TRY IT. Please identify each line in the items below that contains the word "have", and copy those lines.

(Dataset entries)

====

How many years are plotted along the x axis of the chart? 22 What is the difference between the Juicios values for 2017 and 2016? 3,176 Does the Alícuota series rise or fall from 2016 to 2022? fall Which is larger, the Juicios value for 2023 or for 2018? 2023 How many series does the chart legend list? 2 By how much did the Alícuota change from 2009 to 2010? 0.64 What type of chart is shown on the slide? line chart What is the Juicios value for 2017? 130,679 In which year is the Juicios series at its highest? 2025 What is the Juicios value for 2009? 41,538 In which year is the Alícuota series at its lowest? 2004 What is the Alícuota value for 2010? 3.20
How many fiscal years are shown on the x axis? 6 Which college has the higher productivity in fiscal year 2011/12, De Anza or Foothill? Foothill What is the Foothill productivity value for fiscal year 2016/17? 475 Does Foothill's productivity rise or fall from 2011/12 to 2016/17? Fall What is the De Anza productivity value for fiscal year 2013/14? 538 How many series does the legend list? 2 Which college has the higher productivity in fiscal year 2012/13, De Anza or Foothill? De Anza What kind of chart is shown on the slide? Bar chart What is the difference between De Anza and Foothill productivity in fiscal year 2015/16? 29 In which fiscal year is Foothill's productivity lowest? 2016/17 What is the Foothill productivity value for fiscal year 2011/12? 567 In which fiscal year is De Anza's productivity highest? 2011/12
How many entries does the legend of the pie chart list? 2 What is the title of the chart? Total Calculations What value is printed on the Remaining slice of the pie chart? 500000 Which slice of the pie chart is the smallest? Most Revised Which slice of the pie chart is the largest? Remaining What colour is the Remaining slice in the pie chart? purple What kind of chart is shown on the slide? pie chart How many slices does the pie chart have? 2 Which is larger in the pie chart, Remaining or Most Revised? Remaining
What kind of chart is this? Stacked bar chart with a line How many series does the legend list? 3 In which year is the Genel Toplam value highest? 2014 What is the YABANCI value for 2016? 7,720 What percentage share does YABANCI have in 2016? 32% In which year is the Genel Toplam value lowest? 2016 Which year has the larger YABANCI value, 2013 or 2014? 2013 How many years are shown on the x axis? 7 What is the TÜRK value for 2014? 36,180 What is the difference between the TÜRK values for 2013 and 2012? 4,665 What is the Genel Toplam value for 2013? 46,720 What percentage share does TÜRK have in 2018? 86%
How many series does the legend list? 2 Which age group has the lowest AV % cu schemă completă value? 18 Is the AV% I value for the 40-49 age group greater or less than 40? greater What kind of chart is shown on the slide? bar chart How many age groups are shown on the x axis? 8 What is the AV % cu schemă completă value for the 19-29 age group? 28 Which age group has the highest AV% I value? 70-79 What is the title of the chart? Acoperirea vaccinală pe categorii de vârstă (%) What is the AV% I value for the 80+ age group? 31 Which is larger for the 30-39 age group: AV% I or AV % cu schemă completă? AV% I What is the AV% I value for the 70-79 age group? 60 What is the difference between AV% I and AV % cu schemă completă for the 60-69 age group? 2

====

EXPECTED ANSWER.
How many entries does the legend of the pie chart list? 2 What is the title of the chart? Total Calculations What value is printed on the Remaining slice of the pie chart? 500000 Which slice of the pie chart is the smallest? Most Revised Which slice of the pie chart is the largest? Remaining What colour is the Remaining slice in the pie chart? purple What kind of chart is shown on the slide? pie chart How many slices does the pie chart have? 2 Which is larger in the pie chart, Remaining or Most Revised? Remaining
What kind of chart is this? Stacked bar chart with a line How many series does the legend list? 3 In which year is the Genel Toplam value highest? 2014 What is the YABANCI value for 2016? 7,720 What percentage share does YABANCI have in 2016? 32% In which year is the Genel Toplam value lowest? 2016 Which year has the larger YABANCI value, 2013 or 2014? 2013 How many years are shown on the x axis? 7 What is the TÜRK value for 2014? 36,180 What is the difference between the TÜRK values for 2013 and 2012? 4,665 What is the Genel Toplam value for 2013? 46,720 What percentage share does TÜRK have in 2018? 86%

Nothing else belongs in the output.